Friday, January 16, 2009
Refinding The Index
There has been doubt hung on the worth of past learning over the years. Recently, Bill Farren put into question the value to young students of what has been learnt by ‘old’ teachers. There has been much new debate about the efficacy of content, which presumably is a record of past learning. Out of a plethora of bellicose discussion came the notion that the use of textbooks, whether paper or digital, is now past its use-by-date.
A million hits:
How much of this has come about without real thought being given to the usefulness of past learning? Perhaps it is motivated by other factors not at all related to the worth of what has been learnt.
Could it be that the huge amount of content, the ease that this can be displayed through in-your-face millions of hits on Google, has driven our pedagogues to a state of desperation? Has the burgeoning quantity of data forced teachers, and teaching authorities, to swing the pendulum away from teaching content, in a bid that’s really centred on self-protection, albeit perhaps unintentional?
What’s on the cutting room floor?
It’s known that copious decision-making tires the mind, causing wrong decisions to be made, often at times when the correct choice is crucial. But when teachers have to select a useful curriculum from the great unwashed heap of knowledge, the decision-making that has to take place is profuse.

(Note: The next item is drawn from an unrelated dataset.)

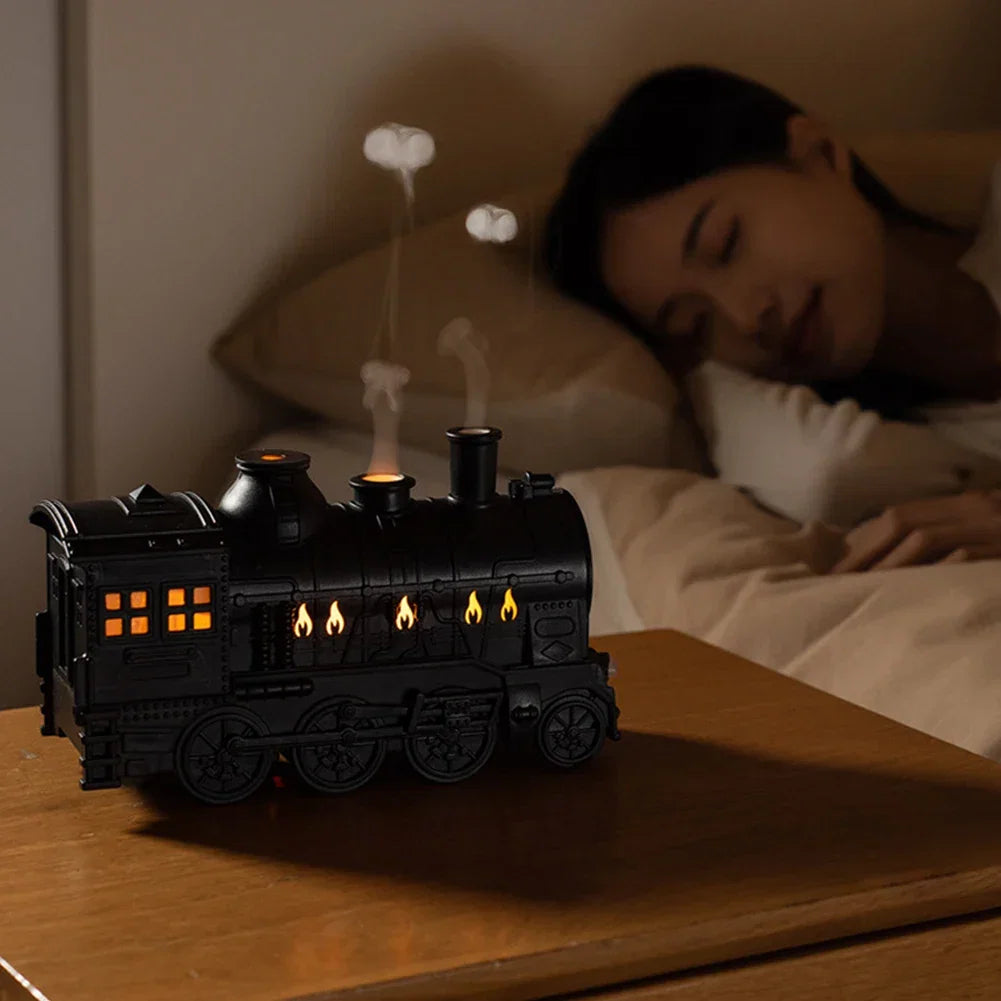 Ultrasone Luchtbevochtiger Treinvorm – Stille Luchtverfrisser voor Slaapkamer – Compacte Mistverstuiver met LED – Draagbare Nevel Maker – Decoratieve Luchtbevochtiging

Perhaps the use of Occam’s Razor in education is becoming commonplace, so that all problematic issues, including content, finish on the cutting room floor. It certainly seems to be the growing practice when the challenging issue is student behaviour. Perhaps it’s not the content that’s the problem, but the way it’s being selected for learners.
Access to content:
Textbooks have been subject to makeovers for decades. Broad indicators of the changes can be examined without any real understanding of the knowledge the books contain. Indexing, as one specific indicator, has undergone dramatic change in the last 50 years, from the algebraic nightmare of numerically indexed paragraphs within chapters, to the complete absence of an index.
Mid-twentieth century textbooks had contents pages, traditionally near the beginning of the book, and often had an index at the rear. Latterly, the style and format used for the layout of content pages and index pages were at the whim of the publisher. Many formats were designed for looks rather than utility.
Whose responsibility?
It was not uncommon for a textbook to have an index that learners couldn’t or wouldn’t use. A textbook with such an index is as useful as one with no index at all. I recall having several textbooks like that in the 70s. They were good resources for what they contained. Their indexing was so bad, however, that I had to develop my own system for refinding the information. I’m still doing that with ebooks today.
Apparently, the onus to take charge of indexing, as well as the refind that Tony Karrer talks about, is being placed firmly on the learner. There’s no doubt that being responsible for refind is becoming a learning necessity - almost an indispensable learning skill for those who have accumulated the so-called 21st century skills.
Though I don’t doubt the usefulness of the skills, I wonder how much the need for some of them is being impelled by a move away from traditional indexing in learning resources, both digital and printed, that are being built for use in schools and tertiary institutions.